MidAmerican suministra electricidad a estados como Iowa, que se ha convertido en un centro neurálgico para los centros de datos. El director ejecutivo de Berkshire, Greg Abel —quien sucedió a Buffett en 2025—, declaró durante la conferencia anual de la compañía en mayo que, el año pasado, el 8 % de la carga energética de Berkshire en Iowa provino de centros de datos.
“Cuando se produjo la adquisición (de MidAmerican), no se hablaba de aprovechar la IA como parte de esta estrategia; así que, en cierto modo, fue cuestión de suerte y fortuna”, señaló Cathy Seifert, directora de CFRA Research. “No obstante, sigue siendo un ángulo interesante analizar a Berkshire Hathaway a través de la óptica de la IA”.
“Es fruto de la perspicacia de Buffett para seleccionar buenas empresas; ahora se benefician de ello y se les considera compañías vinculadas indirectamente al sector de la IA”, afirmó Seifert.

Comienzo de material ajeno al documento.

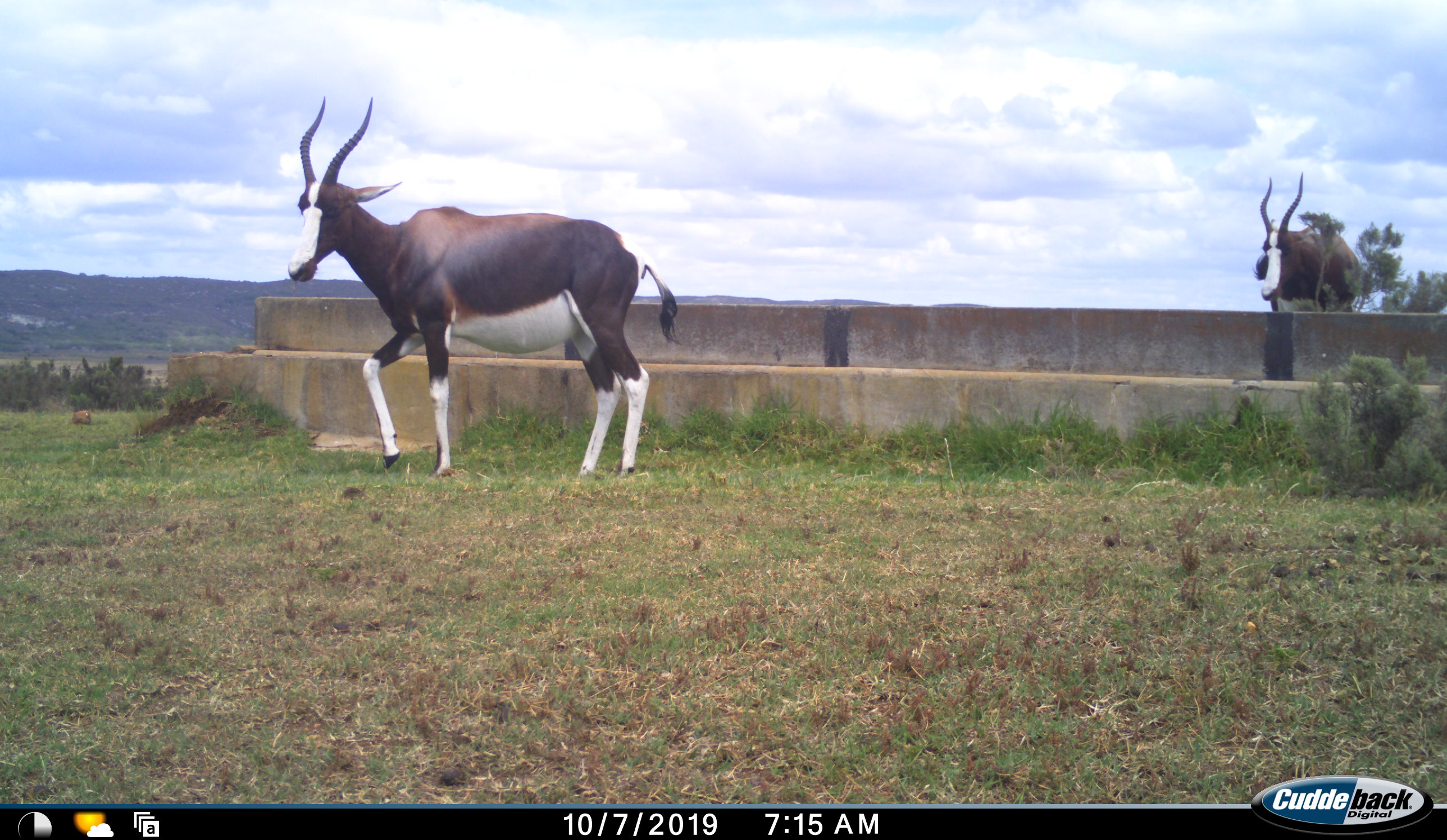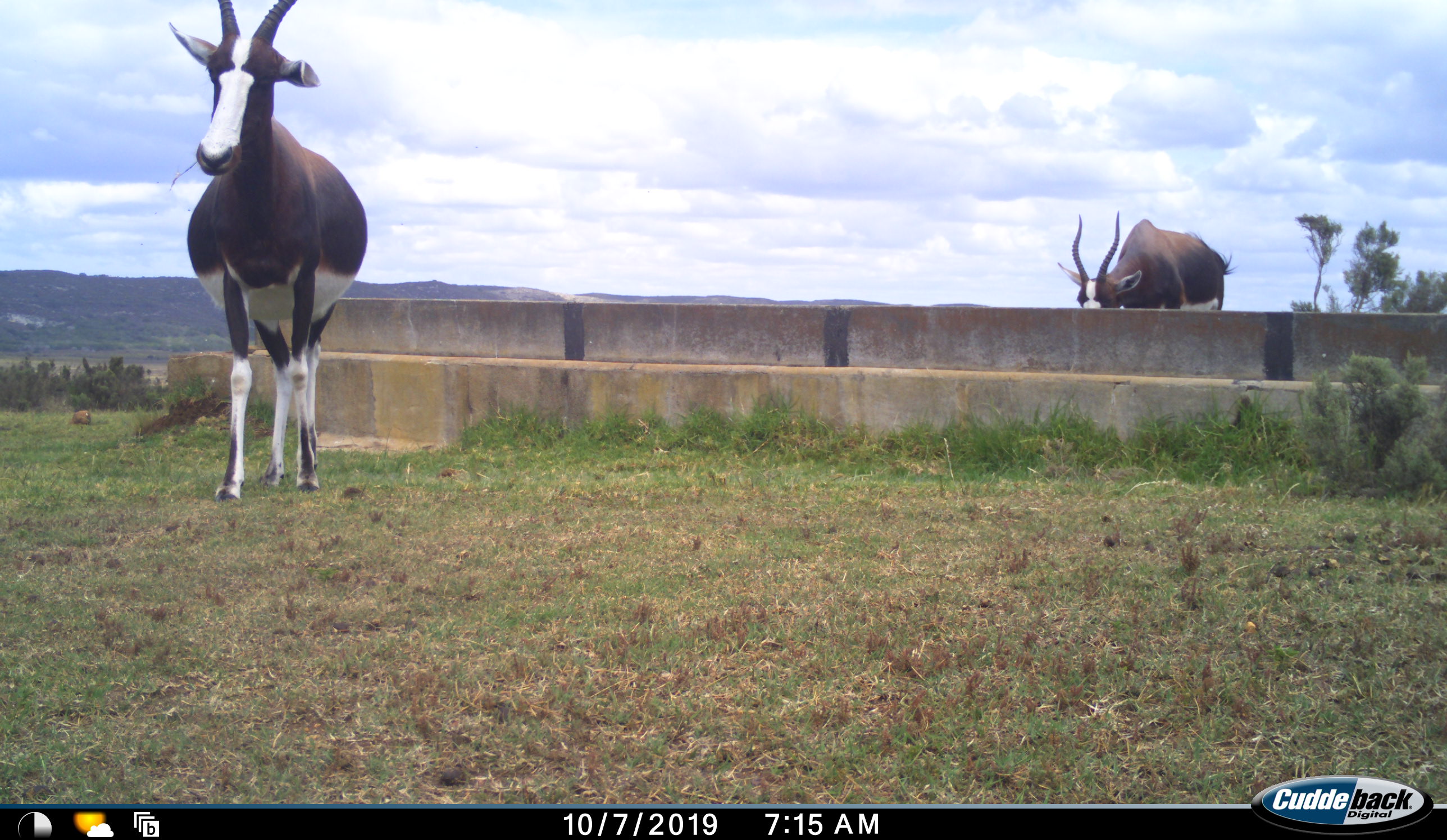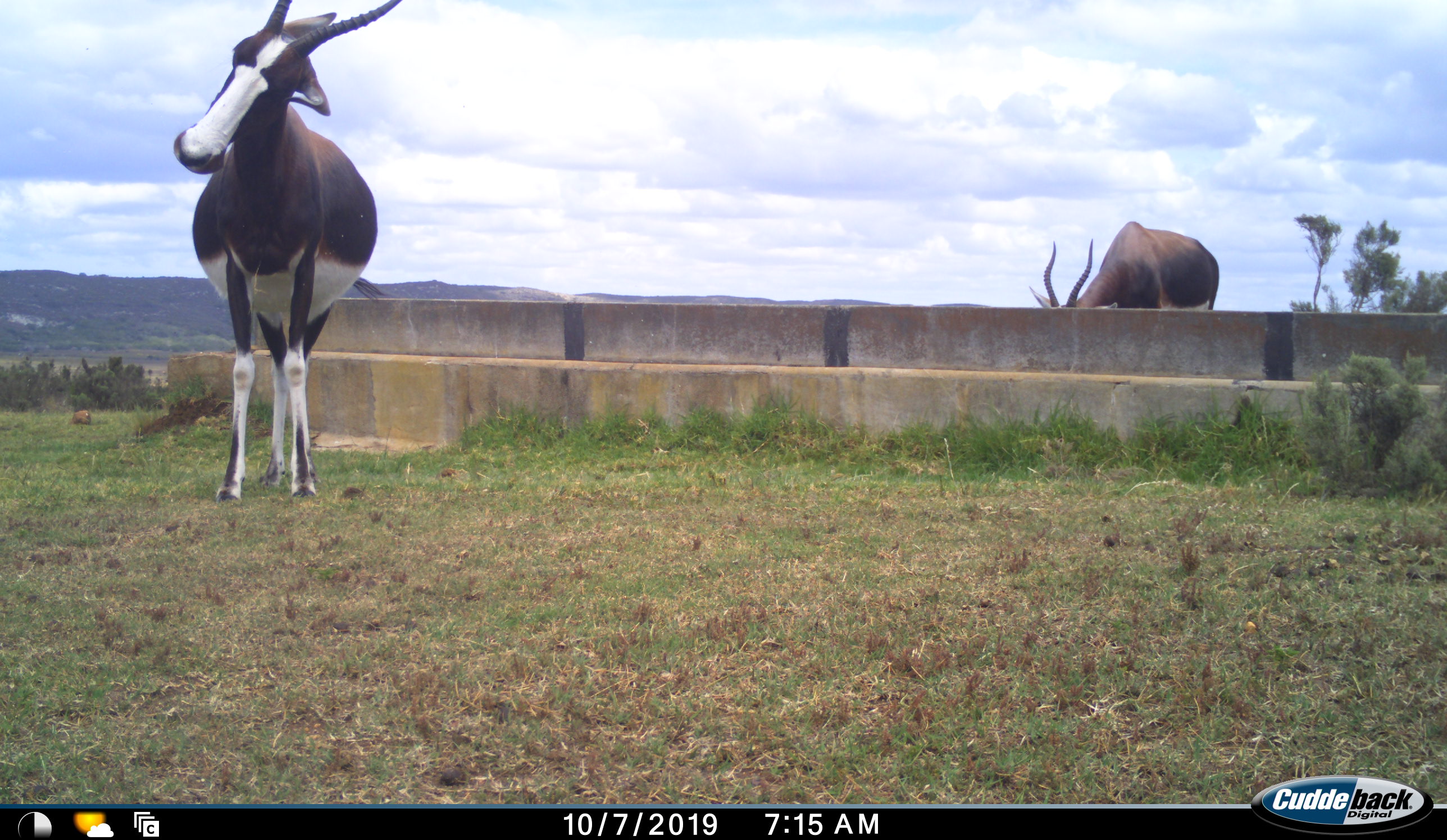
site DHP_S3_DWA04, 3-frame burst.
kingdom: Animalia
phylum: Chordata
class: Mammalia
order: Artiodactyla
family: Bovidae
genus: Damaliscus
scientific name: Damaliscus pygargus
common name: bontebok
Bontebok (Damaliscus pygargus), count 2. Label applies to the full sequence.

Berkshire también es propietaria de otras empresas de servicios públicos, como NV Energy, que opera en Nevada, otro estado donde se está expandiendo la construcción de centros de datos. La apuesta involuntaria de Buffett por la IA también se ha manifestado de otras formas.
En 2016, Berkshire Hathaway adquirió Precision Castparts, fabricante de componentes para turbinas, las cuales constituyen la pieza fundamental de los generadores eléctricos. En un momento dado, Berkshire tuvo que registrar una depreciación de US$ 11.000 millones por la adquisición, y Buffett reconoció haber pagado “demasiado” por la empresa. Sin embargo, dado que el auge de la IA ha disparado la demanda de energía, las turbinas de gas gozan de gran demanda, y Precision Castparts fabrica las piezas complejas necesarias para dicha industria.
“Las turbinas representan uno de los mayores cuellos de botella para los centros de datos”, afirmó Adam Patti, director ejecutivo de VistaShares, firma que gestiona un fondo inspirado en el modelo de Berkshire. “Se encuentran en el punto óptimo. Es increíble”.